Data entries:
===============

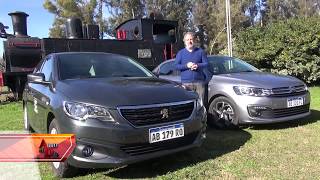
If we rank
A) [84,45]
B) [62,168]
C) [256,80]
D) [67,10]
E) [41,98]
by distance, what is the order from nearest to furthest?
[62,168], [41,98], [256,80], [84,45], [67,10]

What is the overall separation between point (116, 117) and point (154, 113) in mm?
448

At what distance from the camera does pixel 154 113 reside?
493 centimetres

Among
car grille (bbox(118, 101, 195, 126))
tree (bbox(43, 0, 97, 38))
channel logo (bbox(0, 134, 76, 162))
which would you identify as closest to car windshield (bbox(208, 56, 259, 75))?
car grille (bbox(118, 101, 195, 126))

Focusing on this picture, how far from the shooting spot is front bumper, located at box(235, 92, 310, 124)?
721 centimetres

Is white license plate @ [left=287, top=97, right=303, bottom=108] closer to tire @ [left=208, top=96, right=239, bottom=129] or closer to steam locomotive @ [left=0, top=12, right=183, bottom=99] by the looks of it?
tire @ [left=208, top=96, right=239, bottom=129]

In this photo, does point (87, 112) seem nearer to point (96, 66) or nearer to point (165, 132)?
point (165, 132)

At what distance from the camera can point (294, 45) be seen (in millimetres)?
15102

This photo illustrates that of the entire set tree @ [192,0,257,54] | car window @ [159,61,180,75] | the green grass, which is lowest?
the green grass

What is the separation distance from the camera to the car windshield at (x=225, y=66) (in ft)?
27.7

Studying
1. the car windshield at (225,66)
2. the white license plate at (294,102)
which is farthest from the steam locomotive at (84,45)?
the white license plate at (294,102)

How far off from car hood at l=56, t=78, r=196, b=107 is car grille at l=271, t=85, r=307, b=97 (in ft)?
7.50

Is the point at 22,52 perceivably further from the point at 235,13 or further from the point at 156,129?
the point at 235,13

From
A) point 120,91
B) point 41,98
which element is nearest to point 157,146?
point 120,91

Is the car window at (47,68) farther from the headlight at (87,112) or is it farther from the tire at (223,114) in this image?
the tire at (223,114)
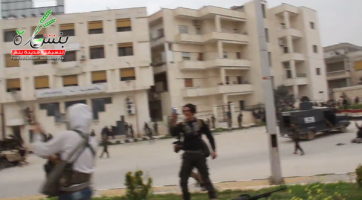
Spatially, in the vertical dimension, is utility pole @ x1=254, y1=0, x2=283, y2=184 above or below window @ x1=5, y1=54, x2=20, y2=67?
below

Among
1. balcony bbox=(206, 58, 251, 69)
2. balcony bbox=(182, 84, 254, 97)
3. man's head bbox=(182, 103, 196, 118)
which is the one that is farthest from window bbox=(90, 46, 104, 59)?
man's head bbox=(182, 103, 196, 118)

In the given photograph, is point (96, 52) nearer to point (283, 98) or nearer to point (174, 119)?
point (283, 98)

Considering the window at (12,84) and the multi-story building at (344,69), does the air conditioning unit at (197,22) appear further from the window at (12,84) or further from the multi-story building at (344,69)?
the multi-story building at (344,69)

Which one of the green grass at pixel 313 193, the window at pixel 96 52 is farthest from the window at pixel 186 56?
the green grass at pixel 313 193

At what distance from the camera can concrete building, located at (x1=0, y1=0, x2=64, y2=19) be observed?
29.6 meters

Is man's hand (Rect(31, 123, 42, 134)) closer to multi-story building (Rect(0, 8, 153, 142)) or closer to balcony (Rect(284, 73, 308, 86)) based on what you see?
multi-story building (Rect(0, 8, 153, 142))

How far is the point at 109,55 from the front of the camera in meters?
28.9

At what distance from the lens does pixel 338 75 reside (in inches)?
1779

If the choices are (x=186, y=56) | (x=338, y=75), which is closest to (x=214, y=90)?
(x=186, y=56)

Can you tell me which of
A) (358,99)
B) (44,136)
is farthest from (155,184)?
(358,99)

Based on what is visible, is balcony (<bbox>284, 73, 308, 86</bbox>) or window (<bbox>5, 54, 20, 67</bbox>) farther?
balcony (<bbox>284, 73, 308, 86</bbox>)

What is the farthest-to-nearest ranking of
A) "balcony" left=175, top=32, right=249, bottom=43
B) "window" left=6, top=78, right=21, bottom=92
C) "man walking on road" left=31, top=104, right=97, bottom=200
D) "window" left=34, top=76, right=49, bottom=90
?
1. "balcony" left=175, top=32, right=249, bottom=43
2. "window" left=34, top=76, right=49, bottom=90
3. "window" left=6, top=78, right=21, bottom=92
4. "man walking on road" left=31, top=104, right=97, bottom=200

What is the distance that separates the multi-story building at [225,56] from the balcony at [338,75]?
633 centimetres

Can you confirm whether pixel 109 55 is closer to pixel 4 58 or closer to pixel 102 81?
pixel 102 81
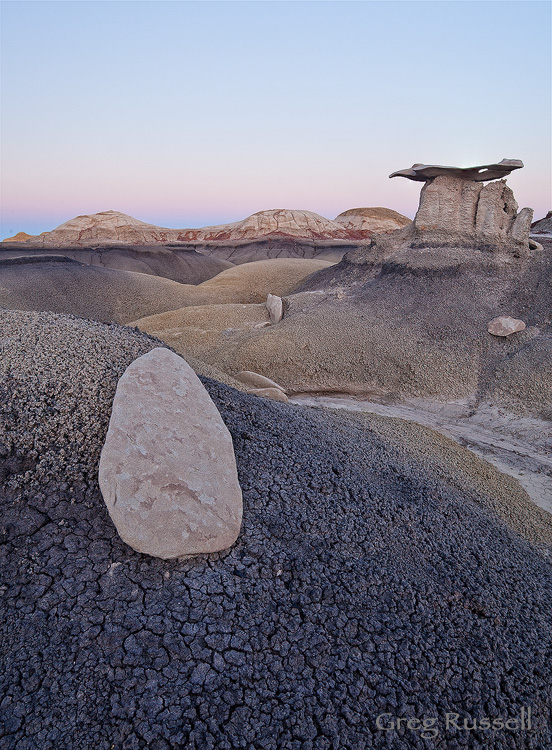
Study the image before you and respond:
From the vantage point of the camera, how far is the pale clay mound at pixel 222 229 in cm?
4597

===============

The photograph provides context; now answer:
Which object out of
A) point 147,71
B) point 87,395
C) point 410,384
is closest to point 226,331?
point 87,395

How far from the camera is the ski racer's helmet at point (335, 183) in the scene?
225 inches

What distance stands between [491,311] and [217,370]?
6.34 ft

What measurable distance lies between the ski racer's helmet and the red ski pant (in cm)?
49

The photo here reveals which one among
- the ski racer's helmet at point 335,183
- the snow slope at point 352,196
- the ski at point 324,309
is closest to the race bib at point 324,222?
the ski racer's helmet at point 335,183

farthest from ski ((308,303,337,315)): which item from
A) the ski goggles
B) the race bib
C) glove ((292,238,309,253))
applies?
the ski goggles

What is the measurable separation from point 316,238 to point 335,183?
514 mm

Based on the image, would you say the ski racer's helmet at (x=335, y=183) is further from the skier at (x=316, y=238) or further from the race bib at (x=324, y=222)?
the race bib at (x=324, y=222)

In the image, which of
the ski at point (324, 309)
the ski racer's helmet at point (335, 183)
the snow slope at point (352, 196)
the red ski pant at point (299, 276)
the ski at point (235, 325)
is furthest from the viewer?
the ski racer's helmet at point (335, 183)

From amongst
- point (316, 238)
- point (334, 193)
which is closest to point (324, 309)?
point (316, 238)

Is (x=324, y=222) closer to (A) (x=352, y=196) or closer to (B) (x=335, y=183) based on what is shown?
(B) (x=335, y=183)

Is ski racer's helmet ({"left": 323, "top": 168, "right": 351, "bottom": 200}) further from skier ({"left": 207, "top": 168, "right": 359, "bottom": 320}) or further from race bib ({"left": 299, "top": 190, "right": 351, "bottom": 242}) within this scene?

===============

#### [Goal]
Copy without change the lines of the listing that run from the line containing "Based on the" through the line containing "Is ski racer's", inclusive.

#### [Solution for this exercise]
Based on the image, would you say the ski racer's helmet at (x=335, y=183) is further from the skier at (x=316, y=238) or further from the race bib at (x=324, y=222)?
the race bib at (x=324, y=222)

In the image, which of
the ski at point (324, 309)
the ski racer's helmet at point (335, 183)
the snow slope at point (352, 196)
the red ski pant at point (299, 276)
the ski at point (235, 325)
is furthest from the viewer?
the ski racer's helmet at point (335, 183)

From amongst
- point (316, 238)
- point (334, 193)
which is closest to point (324, 309)?
point (316, 238)

Is (x=324, y=222) closer to (A) (x=352, y=196) or closer to (B) (x=335, y=183) based on what is shown?
(B) (x=335, y=183)

Is ski racer's helmet ({"left": 323, "top": 168, "right": 351, "bottom": 200}) further from skier ({"left": 207, "top": 168, "right": 359, "bottom": 320}) or further from race bib ({"left": 299, "top": 190, "right": 351, "bottom": 242}) within this scene?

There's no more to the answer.